[PAGE EXTRACT Boundary: Start]
Title
#general
t

TonyC

12/24/2019, 5:05 AM
Hello, I wrote a couple extensions for OsQuery that have long run times as much as 30 seconds. When scheduling them to both run every 300 seconds in a pack, they sometimes run at the same time, or at least overlap. Is there a way to guarantee ALL scheduled queries are run serially, and never at the same time? Thank you
a

alessandrogario

12/24/2019, 11:06 PM
i don't think it is possible; you could try using different timers but it's not guaranteed it's enough to avoid that situation
11:06 PM
it would be best not to have long query processing times and instead do it in another thread and return whatever is ready at query time
11:07 PM
i.e. one thread fills a list of rows, and the generate() returns them
t

TonyC

12/26/2019, 7:16 PM
I may have found a fix by instead of using a pack with multiple individual queries, into a pack that calls a single combined query. By combining all the individual queries int a single query, they each run in series. This is obviously not optimal as it will only work if you want all the queries to run in the same interval of say every 5 minutes. If you want an addition query to run every 1 minute, there is potential for that 1 minute query to run at the same time as a 5 minute combined query. IMO there should be logic in OsQuery to not execute a query in a pack until any other queries have already completed. IE a Queue. I know most of what OsQuery does out of the box is pretty instant, and this problem I have is pretty much non existent, however, OsQuery is designed to run custom extensions, and users like me need to run longer running queries.
a

alessandrogario

12/26/2019, 7:18 PM
I think this is a design issue inside the extension; additionally, I'm not sure that SQLite itself actually likes when tables locks inside virtual tables (it's not something it was made for)
[PAGE EXTRACT Boundary: End]
_DIRECTIONS FOR THIS TASK_.
Please reproduce the passage of the osquery scheduling thread word for word, starting with "12/26/2019, 7:18 PM" and going on through "was made for)".
[AVAILABLE DATA Boundary: Start]
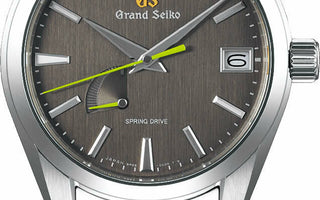 Grand Seiko SBGA429 Sport watch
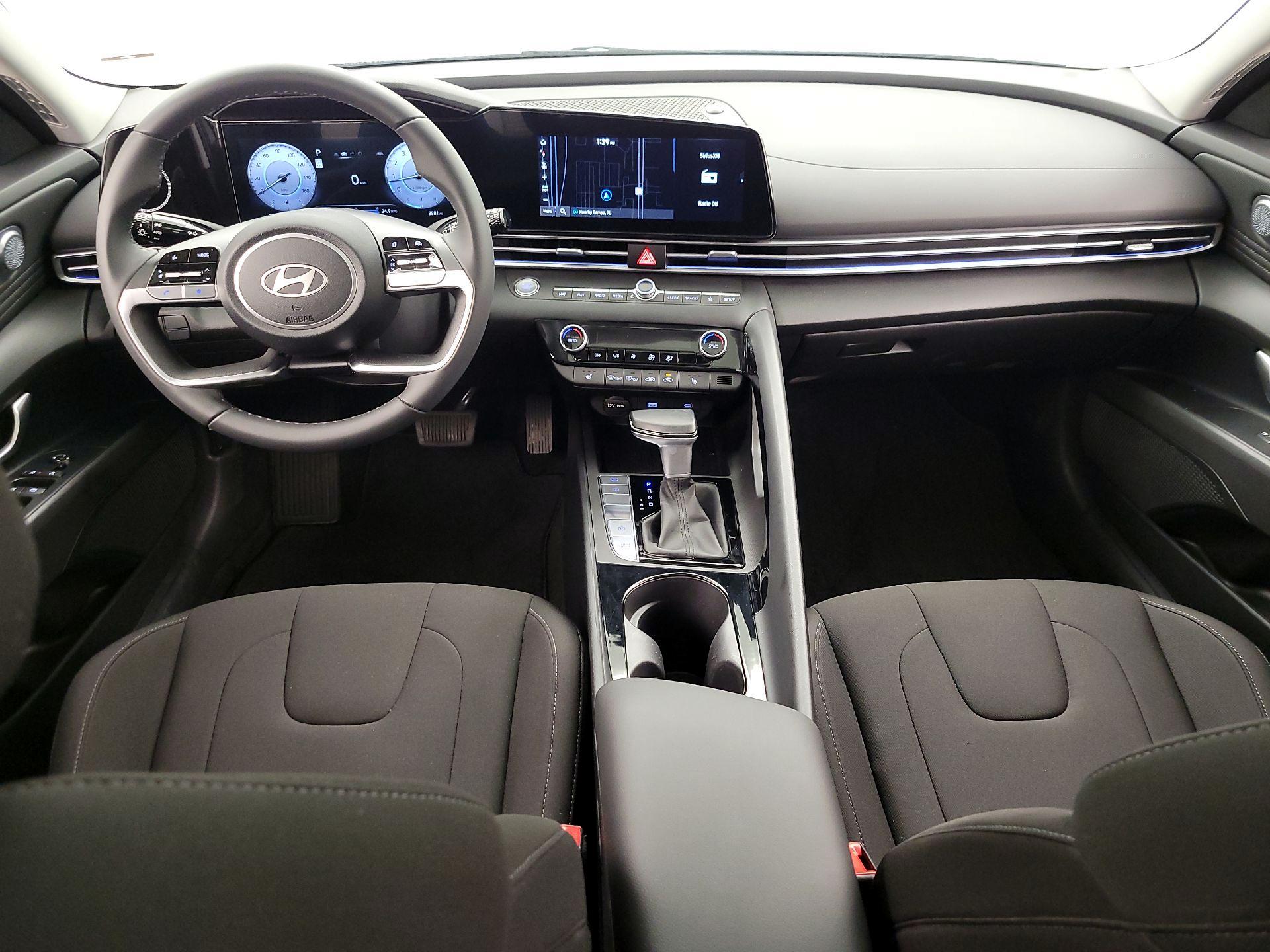 Thumbnail: 2024 Hyundai Elantra - 9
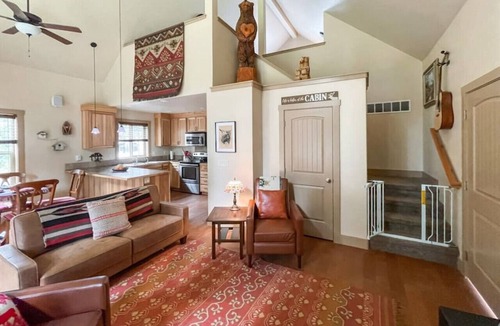 Tamarack Resort Cabin | Private Cabin at the Foot of the Mountains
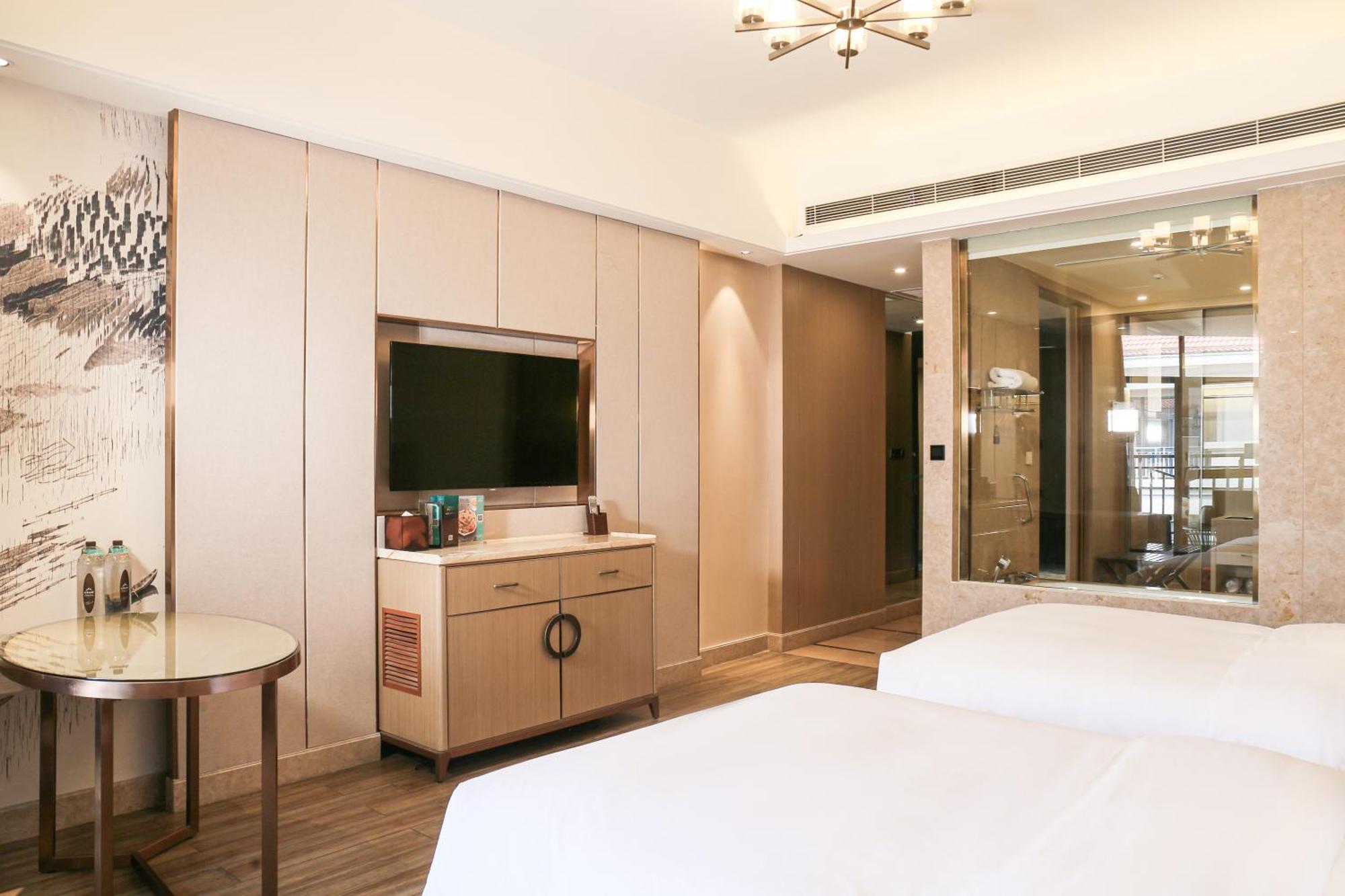 Wanda Realm Xiamen North Bay Hotel Exterior photo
[AVAILABLE DATA Boundary: End]
_EXERCISE RESULT_.
12/26/2019, 7:18 PM
I think this is a design issue inside the extension; additionally, I'm not sure that SQLite itself actually likes when tables locks inside virtual tables (it's not something it was made for)